Required action: Start the output with the opening line of the listing below and continue, reproducing each line exactly, up to and including the line that contains "common name: blue wildebeest".

Supplied material:

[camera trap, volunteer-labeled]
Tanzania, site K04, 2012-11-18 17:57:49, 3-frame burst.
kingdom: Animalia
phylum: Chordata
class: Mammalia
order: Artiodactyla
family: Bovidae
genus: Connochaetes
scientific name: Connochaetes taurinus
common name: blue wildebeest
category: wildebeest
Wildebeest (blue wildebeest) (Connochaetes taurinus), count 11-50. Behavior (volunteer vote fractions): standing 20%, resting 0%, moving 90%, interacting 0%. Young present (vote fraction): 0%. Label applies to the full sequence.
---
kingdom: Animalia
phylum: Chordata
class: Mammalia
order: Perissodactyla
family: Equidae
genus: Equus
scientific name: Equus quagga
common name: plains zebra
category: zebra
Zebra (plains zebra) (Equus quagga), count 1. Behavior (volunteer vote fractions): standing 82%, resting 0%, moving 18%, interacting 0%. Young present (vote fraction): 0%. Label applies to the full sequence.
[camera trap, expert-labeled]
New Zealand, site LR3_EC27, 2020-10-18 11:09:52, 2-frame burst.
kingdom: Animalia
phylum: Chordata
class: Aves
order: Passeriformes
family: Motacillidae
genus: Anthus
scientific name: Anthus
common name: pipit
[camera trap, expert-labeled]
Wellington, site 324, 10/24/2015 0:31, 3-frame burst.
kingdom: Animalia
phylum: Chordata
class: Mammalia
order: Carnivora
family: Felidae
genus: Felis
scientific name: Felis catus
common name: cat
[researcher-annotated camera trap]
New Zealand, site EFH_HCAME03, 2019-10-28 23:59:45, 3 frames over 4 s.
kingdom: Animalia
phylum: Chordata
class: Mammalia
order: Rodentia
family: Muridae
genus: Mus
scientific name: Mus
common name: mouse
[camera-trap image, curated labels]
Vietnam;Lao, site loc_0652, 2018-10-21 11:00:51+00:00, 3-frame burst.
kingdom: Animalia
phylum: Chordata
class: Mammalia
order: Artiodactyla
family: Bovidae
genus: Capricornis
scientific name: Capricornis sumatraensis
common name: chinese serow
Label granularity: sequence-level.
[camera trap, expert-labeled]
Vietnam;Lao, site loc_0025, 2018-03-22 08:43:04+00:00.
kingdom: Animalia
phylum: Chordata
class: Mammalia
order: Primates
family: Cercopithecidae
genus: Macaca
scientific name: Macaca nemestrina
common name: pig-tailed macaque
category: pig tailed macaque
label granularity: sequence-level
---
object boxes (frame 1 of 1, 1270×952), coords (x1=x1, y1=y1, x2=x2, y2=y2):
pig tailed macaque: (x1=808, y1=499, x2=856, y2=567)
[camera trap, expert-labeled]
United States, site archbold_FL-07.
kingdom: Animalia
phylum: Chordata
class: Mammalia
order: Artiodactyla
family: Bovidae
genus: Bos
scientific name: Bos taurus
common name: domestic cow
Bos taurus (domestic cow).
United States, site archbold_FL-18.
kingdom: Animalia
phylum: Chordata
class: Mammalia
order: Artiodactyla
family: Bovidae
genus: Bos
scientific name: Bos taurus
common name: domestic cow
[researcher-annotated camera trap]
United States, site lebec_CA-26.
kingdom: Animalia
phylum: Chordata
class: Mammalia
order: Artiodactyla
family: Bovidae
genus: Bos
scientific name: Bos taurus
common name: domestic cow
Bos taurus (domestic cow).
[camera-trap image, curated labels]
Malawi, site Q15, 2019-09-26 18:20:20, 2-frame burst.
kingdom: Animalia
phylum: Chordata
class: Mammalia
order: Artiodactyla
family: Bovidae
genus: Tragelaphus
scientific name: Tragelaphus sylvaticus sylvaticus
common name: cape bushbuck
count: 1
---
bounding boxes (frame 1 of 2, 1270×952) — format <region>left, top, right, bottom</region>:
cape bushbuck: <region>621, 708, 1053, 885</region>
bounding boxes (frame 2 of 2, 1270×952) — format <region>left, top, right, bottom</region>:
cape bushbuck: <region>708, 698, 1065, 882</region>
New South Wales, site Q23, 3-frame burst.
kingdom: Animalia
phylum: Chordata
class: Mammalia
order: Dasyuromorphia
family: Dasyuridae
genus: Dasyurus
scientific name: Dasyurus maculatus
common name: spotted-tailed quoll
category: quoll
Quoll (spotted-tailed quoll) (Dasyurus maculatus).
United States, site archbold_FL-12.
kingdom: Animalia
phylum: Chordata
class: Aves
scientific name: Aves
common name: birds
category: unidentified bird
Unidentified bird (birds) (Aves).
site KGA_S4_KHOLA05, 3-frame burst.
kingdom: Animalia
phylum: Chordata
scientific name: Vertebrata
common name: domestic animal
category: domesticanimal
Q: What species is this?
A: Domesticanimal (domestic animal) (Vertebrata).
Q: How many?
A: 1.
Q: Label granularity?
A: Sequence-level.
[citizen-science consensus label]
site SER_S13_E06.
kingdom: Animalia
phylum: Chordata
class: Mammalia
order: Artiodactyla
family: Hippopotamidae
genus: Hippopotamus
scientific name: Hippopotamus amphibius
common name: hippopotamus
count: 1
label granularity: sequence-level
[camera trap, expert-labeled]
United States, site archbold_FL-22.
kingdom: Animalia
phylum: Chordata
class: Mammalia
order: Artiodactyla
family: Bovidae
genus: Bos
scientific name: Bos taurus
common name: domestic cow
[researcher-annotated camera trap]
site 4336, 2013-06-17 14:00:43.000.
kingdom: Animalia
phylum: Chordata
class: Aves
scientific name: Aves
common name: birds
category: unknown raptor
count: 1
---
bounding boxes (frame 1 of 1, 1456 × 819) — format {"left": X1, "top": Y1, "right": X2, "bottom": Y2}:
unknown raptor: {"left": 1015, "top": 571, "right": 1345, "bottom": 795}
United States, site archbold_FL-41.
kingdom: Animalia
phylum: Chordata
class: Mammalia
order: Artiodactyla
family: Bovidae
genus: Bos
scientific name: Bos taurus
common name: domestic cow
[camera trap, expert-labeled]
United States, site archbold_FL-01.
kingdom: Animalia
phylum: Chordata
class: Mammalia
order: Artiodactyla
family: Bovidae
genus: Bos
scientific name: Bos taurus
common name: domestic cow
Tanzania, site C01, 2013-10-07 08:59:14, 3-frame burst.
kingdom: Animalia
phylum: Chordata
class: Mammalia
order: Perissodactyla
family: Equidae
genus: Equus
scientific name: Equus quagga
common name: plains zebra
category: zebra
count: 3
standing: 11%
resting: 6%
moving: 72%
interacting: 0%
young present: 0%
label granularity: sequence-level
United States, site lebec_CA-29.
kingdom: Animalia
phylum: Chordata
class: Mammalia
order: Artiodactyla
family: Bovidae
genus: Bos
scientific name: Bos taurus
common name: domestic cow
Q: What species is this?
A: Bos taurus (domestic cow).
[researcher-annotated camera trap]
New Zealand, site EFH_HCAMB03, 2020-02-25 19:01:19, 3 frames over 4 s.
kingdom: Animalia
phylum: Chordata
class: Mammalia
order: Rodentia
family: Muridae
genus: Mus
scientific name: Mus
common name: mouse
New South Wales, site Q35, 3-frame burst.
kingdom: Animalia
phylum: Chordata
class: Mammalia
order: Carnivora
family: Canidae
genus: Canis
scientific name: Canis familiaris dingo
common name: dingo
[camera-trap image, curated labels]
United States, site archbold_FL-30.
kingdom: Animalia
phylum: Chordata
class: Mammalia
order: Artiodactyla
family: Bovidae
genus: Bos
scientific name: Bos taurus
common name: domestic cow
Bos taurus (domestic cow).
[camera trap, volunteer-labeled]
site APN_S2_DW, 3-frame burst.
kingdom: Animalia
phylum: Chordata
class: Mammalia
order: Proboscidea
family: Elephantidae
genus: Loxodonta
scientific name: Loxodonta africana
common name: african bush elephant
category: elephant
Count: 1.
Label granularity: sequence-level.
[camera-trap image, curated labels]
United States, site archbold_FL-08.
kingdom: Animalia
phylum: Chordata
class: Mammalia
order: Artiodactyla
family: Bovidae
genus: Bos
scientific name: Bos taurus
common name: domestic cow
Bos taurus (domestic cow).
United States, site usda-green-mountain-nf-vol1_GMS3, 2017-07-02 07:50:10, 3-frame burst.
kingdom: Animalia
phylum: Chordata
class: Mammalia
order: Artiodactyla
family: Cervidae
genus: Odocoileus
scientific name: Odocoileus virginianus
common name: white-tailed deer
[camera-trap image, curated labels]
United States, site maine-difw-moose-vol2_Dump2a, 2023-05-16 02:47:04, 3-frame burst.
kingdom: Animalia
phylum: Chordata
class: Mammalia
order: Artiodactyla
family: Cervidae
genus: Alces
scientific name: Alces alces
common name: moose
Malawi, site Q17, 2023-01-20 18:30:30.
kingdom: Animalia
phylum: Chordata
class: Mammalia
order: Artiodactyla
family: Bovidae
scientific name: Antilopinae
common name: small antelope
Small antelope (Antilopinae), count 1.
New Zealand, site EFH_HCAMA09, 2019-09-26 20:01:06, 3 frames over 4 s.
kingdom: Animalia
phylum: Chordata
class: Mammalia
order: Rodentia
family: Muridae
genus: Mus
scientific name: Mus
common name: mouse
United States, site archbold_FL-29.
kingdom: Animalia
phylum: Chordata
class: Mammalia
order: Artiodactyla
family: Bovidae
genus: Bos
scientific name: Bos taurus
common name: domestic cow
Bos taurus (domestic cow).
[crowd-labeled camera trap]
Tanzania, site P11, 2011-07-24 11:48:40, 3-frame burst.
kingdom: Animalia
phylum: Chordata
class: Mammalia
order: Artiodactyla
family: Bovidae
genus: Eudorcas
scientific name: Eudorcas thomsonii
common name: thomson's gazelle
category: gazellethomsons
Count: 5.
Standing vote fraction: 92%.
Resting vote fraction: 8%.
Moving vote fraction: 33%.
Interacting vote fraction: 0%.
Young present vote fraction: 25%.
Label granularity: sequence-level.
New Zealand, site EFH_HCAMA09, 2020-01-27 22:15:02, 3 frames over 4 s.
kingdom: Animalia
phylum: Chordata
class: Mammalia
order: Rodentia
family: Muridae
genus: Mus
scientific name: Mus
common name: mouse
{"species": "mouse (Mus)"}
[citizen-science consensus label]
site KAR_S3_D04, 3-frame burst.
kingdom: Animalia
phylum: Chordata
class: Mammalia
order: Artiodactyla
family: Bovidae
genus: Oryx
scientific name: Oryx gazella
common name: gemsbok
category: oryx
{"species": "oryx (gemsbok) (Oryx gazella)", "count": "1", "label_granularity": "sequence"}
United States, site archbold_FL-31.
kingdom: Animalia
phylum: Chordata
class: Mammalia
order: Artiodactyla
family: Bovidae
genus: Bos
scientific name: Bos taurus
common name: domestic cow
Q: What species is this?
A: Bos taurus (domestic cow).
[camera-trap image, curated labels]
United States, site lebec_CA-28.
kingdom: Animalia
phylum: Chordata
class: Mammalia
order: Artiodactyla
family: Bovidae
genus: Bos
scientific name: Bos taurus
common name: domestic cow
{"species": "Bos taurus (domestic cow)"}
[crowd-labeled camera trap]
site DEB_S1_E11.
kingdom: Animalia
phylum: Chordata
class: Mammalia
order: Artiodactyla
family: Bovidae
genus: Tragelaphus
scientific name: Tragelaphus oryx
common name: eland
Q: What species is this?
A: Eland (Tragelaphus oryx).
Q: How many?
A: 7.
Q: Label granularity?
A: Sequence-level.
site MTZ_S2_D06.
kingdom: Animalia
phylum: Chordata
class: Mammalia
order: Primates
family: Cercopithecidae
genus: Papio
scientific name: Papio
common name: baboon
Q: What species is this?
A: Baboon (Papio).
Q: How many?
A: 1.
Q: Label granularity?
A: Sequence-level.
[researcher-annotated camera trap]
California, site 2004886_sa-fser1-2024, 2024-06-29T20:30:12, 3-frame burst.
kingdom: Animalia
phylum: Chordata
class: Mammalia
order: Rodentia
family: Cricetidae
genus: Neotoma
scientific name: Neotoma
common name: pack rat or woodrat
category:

Expected output:
[camera trap, volunteer-labeled]
Tanzania, site K04, 2012-11-18 17:57:49, 3-frame burst.
kingdom: Animalia
phylum: Chordata
class: Mammalia
order: Artiodactyla
family: Bovidae
genus: Connochaetes
scientific name: Connochaetes taurinus
common name: blue wildebeest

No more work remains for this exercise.